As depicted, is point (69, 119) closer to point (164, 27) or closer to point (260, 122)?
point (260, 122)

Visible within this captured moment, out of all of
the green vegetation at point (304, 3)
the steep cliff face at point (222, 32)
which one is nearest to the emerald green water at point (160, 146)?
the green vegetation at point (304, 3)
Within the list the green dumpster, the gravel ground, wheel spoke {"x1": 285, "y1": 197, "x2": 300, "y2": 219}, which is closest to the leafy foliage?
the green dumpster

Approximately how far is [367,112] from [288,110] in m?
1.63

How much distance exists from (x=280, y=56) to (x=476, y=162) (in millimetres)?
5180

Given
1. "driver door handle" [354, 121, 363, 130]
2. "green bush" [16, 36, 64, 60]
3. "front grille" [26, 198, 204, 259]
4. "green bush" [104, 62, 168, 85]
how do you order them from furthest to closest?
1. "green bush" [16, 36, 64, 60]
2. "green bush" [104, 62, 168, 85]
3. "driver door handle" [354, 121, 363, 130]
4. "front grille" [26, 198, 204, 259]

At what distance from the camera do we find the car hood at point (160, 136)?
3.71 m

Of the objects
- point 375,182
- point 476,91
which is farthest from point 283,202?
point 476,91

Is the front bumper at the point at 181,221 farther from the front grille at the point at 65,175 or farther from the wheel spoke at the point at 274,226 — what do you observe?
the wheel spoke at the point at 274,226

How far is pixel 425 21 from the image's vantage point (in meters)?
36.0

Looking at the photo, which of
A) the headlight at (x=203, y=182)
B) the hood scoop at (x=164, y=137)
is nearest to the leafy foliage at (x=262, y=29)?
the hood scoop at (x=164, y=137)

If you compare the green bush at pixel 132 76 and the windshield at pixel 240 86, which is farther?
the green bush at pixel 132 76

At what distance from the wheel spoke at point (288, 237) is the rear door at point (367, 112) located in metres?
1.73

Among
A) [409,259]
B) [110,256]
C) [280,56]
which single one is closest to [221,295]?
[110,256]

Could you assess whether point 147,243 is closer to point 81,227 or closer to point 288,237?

========================================================================

■ **Exercise description**
Render the listing above as a JSON list of strings, one string per line and no entries for blank lines.

■ **Full response**
[
  "As depicted, is point (69, 119) closer to point (164, 27) or closer to point (260, 122)?",
  "point (260, 122)",
  "Visible within this captured moment, out of all of",
  "the green vegetation at point (304, 3)",
  "the steep cliff face at point (222, 32)",
  "which one is nearest to the emerald green water at point (160, 146)?",
  "the green vegetation at point (304, 3)",
  "Within the list the green dumpster, the gravel ground, wheel spoke {\"x1\": 285, \"y1\": 197, \"x2\": 300, \"y2\": 219}, which is closest to the leafy foliage?",
  "the green dumpster",
  "Approximately how far is [367,112] from [288,110] in m?",
  "1.63",
  "How much distance exists from (x=280, y=56) to (x=476, y=162) (in millimetres)?",
  "5180",
  "Given",
  "1. \"driver door handle\" [354, 121, 363, 130]",
  "2. \"green bush\" [16, 36, 64, 60]",
  "3. \"front grille\" [26, 198, 204, 259]",
  "4. \"green bush\" [104, 62, 168, 85]",
  "how do you order them from furthest to closest?",
  "1. \"green bush\" [16, 36, 64, 60]",
  "2. \"green bush\" [104, 62, 168, 85]",
  "3. \"driver door handle\" [354, 121, 363, 130]",
  "4. \"front grille\" [26, 198, 204, 259]",
  "At what distance from the camera do we find the car hood at point (160, 136)?",
  "3.71 m",
  "Of the objects",
  "- point 375,182",
  "- point 476,91",
  "which is farthest from point 283,202?",
  "point 476,91",
  "Is the front bumper at the point at 181,221 farther from the front grille at the point at 65,175 or farther from the wheel spoke at the point at 274,226 — what do you observe?",
  "the wheel spoke at the point at 274,226",
  "How far is pixel 425 21 from the image's vantage point (in meters)?",
  "36.0",
  "Looking at the photo, which of",
  "A) the headlight at (x=203, y=182)",
  "B) the hood scoop at (x=164, y=137)",
  "is nearest to the leafy foliage at (x=262, y=29)?",
  "the hood scoop at (x=164, y=137)",
  "If you compare the green bush at pixel 132 76 and the windshield at pixel 240 86, which is farther?",
  "the green bush at pixel 132 76",
  "At what distance from the wheel spoke at point (288, 237) is the rear door at point (367, 112) located in metres?",
  "1.73",
  "Among",
  "A) [409,259]",
  "B) [110,256]",
  "C) [280,56]",
  "which single one is closest to [221,295]?",
  "[110,256]",
  "Could you assess whether point 147,243 is closer to point 81,227 or closer to point 288,237?"
]